**INSTRUCTIONS FOR THE TASK**
Taking each line of the records in turn, count those containing "common" and report only the number.

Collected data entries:
▼▼▼

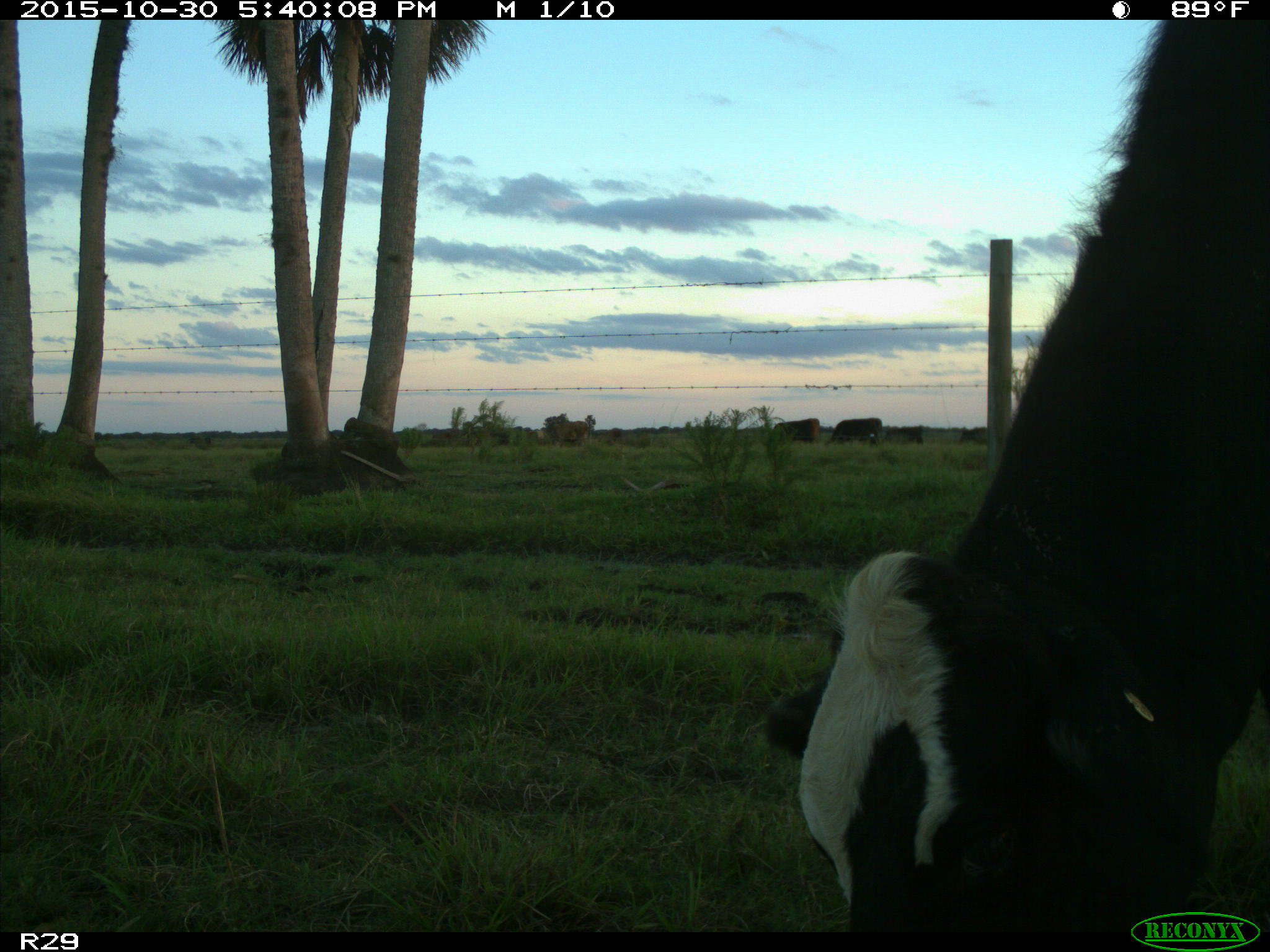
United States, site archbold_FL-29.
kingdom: Animalia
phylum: Chordata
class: Mammalia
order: Artiodactyla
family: Bovidae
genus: Bos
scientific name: Bos taurus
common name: domestic cow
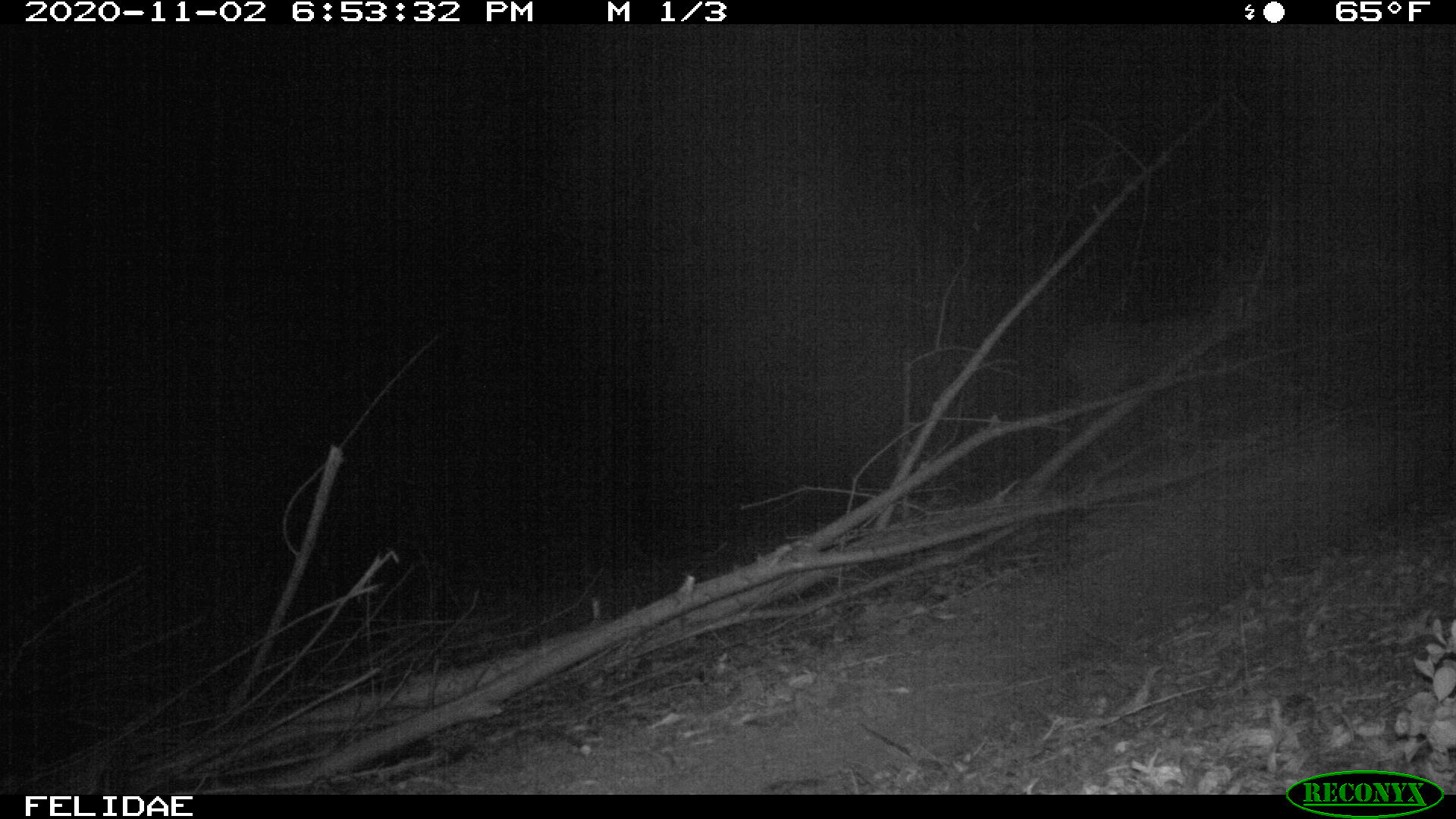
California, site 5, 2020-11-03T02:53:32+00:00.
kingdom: Animalia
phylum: Chordata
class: Mammalia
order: Artiodactyla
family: Cervidae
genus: Odocoileus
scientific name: Odocoileus hemionus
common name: mule deer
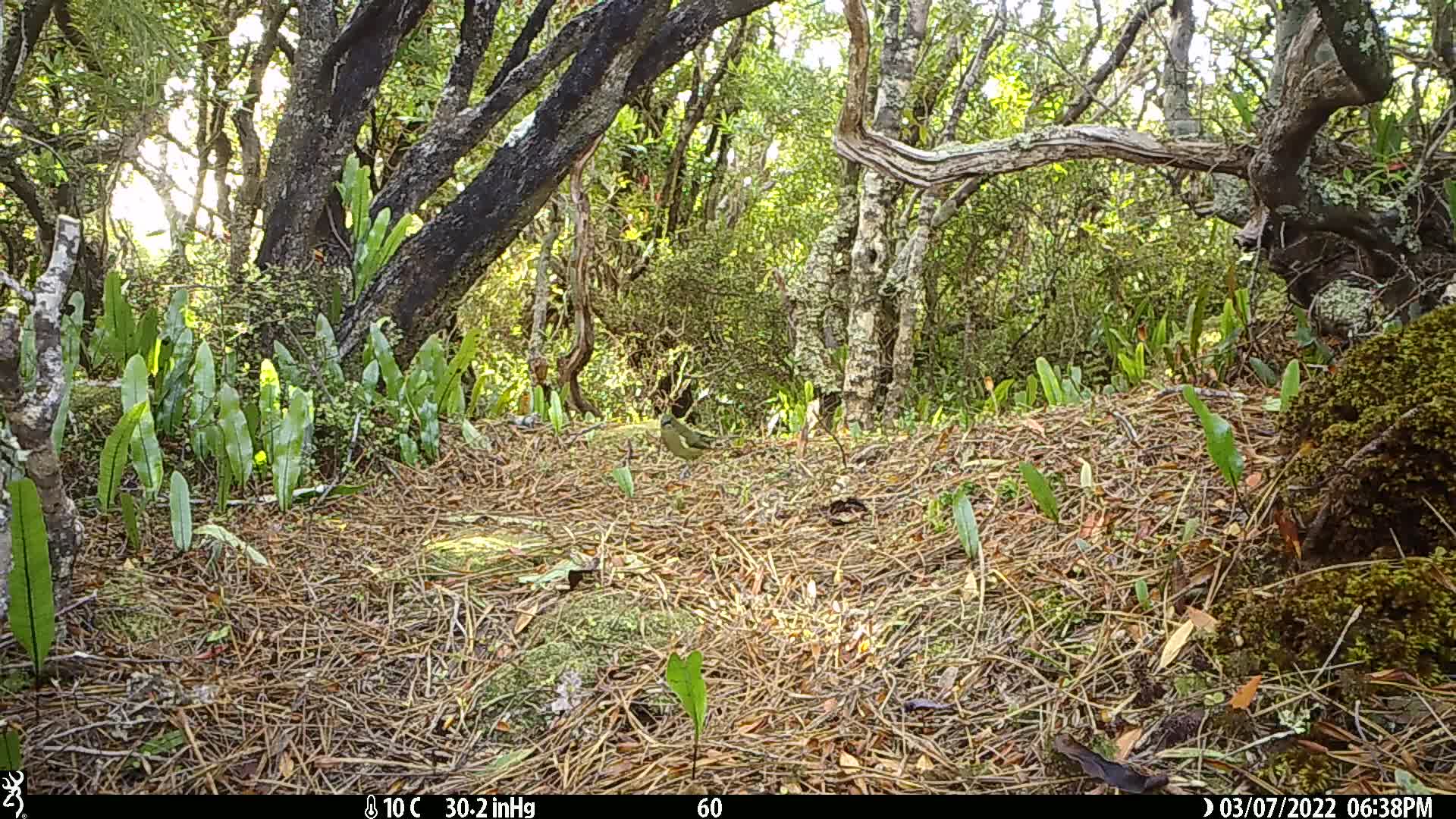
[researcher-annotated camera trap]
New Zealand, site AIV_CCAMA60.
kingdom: Animalia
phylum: Chordata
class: Aves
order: Passeriformes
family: Meliphagidae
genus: Anthornis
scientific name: Anthornis melanura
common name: new zealand bellbird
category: bellbird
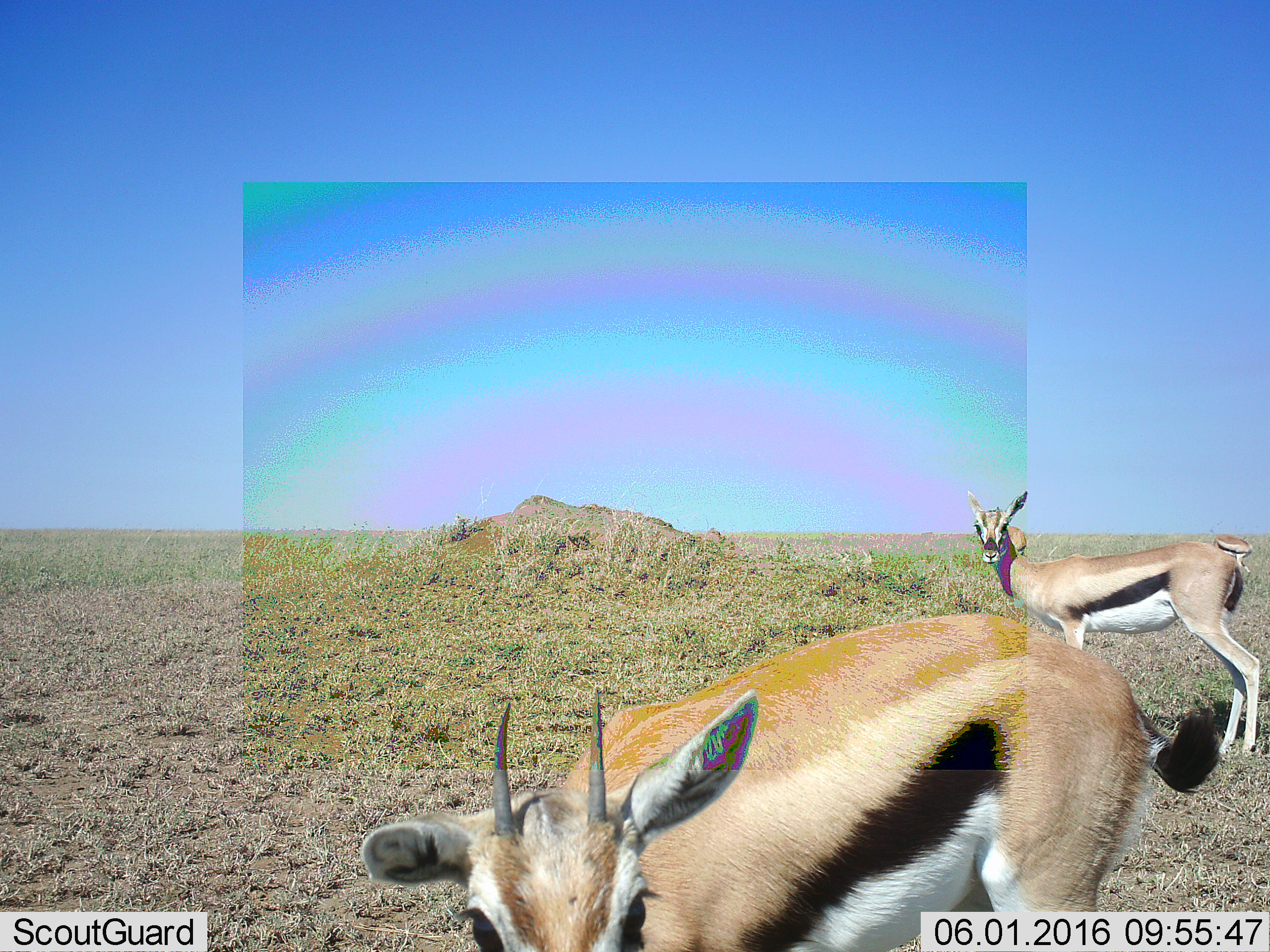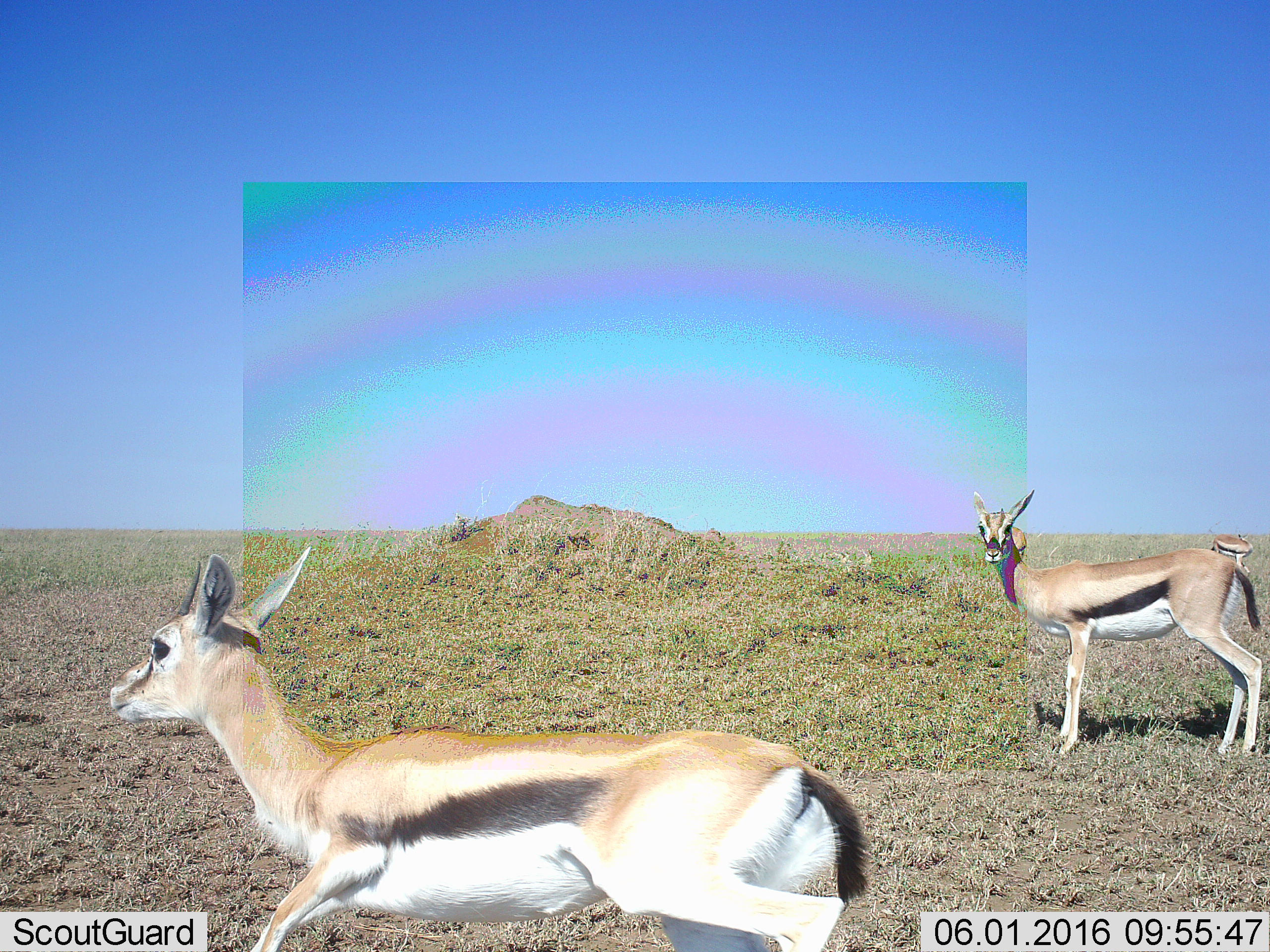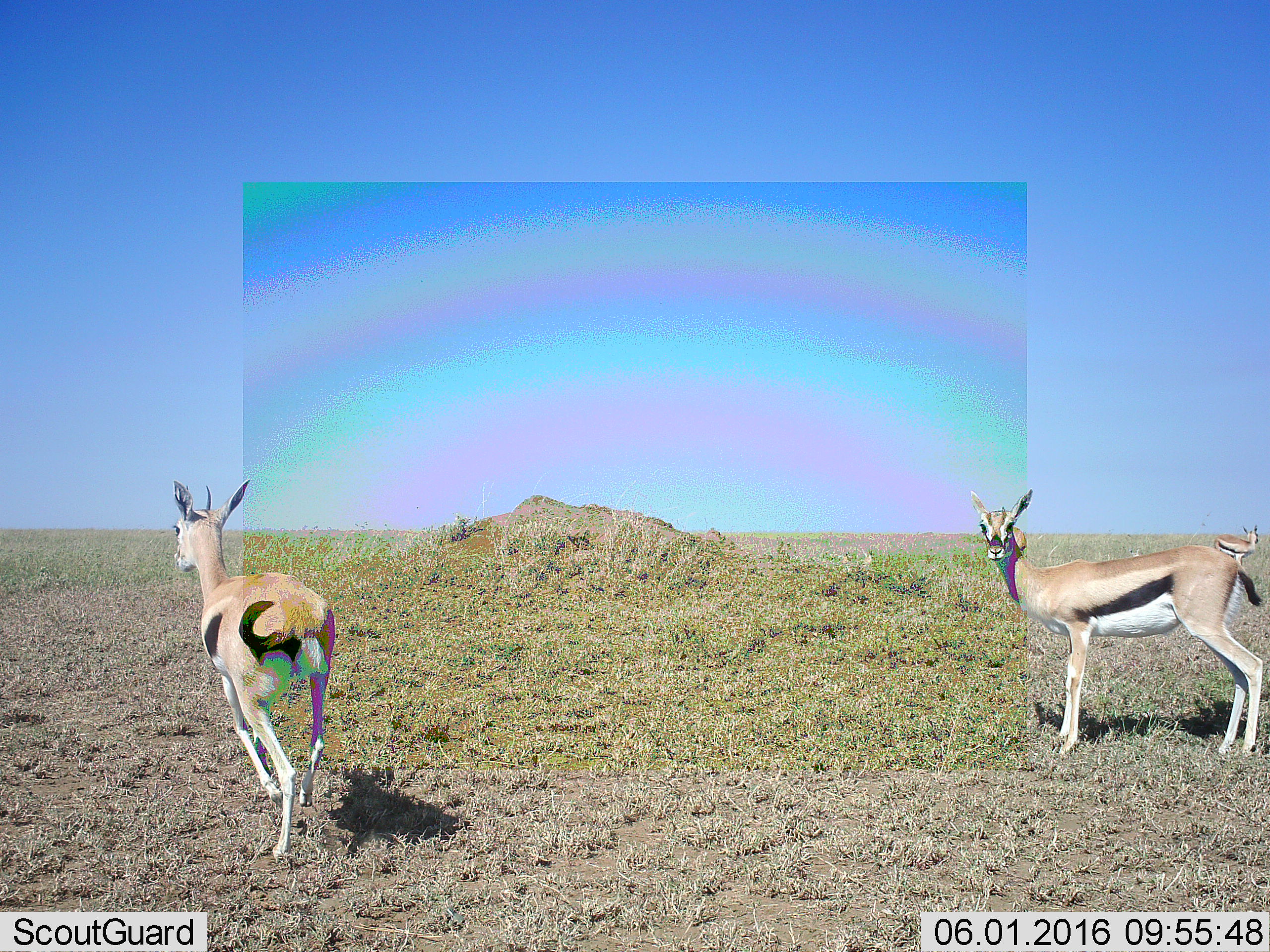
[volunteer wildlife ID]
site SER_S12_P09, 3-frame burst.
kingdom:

▲▲▲

**RESPONSE BOX**
3